In his recommendation Akinola said, It is unlikely that Nigeria will attain the SDG target of maternal mortality ratio of 70 maternal deaths per 100,000 live births by 2030, if she remains trapped in a mesh of high fertility rate that far outstrips the gross domestic product with worsening poverty level, and more importantly the massive haemorhage of skilled man power in the health sector.

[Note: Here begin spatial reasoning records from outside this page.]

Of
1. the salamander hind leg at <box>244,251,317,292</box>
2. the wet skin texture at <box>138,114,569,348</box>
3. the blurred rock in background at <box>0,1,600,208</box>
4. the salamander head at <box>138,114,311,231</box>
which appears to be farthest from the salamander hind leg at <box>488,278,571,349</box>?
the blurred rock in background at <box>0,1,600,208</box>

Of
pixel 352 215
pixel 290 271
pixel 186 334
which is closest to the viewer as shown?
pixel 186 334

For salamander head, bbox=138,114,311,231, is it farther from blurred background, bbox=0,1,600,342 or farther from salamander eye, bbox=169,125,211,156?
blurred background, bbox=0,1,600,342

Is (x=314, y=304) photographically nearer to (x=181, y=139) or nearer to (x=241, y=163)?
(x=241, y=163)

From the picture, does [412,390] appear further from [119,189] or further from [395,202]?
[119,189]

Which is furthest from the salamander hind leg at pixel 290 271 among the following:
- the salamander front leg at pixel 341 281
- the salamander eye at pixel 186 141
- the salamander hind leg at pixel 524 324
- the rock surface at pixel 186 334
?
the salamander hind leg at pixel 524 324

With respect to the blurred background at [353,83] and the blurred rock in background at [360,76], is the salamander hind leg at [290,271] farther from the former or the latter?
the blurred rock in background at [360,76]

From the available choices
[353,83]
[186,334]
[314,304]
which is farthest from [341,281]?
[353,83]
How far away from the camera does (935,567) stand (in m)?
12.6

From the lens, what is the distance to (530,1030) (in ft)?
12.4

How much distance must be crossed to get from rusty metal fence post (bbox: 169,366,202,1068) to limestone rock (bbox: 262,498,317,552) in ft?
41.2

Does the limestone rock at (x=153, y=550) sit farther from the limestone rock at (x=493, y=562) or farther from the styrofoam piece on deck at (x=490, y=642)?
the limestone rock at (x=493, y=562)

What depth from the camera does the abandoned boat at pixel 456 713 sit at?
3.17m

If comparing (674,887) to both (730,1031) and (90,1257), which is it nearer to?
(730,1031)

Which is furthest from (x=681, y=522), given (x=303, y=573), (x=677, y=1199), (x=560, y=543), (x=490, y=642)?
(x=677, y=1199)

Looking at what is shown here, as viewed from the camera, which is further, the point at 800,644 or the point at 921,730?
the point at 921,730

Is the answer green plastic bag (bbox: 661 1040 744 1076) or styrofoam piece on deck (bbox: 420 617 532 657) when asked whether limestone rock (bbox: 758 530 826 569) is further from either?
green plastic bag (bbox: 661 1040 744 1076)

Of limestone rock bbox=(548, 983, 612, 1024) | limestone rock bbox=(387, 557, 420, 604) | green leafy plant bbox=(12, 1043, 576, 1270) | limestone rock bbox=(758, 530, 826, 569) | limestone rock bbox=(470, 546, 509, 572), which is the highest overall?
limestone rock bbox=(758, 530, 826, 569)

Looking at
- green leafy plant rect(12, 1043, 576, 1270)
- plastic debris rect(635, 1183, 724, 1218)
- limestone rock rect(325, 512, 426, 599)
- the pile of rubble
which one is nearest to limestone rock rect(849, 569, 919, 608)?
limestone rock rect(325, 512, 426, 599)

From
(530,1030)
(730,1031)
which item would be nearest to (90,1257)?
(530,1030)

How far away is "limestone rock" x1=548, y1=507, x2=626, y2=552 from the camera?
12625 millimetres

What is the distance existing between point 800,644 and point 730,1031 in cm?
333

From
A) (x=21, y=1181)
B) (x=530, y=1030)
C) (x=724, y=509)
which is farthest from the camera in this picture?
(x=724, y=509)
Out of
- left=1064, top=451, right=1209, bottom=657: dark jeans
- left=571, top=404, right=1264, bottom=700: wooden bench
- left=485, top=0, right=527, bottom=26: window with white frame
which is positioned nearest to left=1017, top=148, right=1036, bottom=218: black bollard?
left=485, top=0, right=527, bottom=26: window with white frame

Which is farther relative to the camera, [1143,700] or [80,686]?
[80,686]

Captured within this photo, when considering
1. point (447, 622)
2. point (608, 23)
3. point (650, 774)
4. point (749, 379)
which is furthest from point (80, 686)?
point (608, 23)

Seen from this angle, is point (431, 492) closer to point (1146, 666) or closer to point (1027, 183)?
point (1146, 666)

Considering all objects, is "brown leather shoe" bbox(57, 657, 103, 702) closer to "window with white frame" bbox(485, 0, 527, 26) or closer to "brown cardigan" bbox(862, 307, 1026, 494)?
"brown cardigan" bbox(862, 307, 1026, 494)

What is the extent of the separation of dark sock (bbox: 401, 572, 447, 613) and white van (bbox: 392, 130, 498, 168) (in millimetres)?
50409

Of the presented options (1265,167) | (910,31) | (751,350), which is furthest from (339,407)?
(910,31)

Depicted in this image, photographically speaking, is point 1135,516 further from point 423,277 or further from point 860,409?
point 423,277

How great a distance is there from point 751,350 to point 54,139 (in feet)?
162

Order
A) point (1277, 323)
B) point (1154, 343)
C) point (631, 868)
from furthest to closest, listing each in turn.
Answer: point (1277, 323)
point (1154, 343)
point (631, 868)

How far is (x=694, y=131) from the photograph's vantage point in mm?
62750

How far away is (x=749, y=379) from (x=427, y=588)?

Only a Proclamation of a state of emergency in the sector with all it portends will focus the needed attention to reverse the trend.

Improvement in the socio-economic status of women through investment in education would modulate the health seeking behavior, facilitate women empowerment and minimize the 1st level delay.

The society must decide that the lives of the women are worth saving and take fundamental steps to open the closed exits from the maternal death road. Political commitment by providing the necessary infrastructure particularly primary health centres and reevaluation of the Universal Healthcare model to increase coverage of maternal health services will reduce the 2nd level delays which are barriers to access,” he said.

Akinola further suggested that “Practitioners must rise up to interrogate every maternal death with a View to identifying direct and indirect contributors, strengthen capacity and improve the quality of care obtainable in our institutions and improve on the 3rd level delay.

As academicians, we need to exit from out comfort zones in the Universities and really serve our communities with positive advocacy.

Above all, we need to rejig the health system in a manner that the referral system becomes seamless to enhance continuity of care,” He reiterated.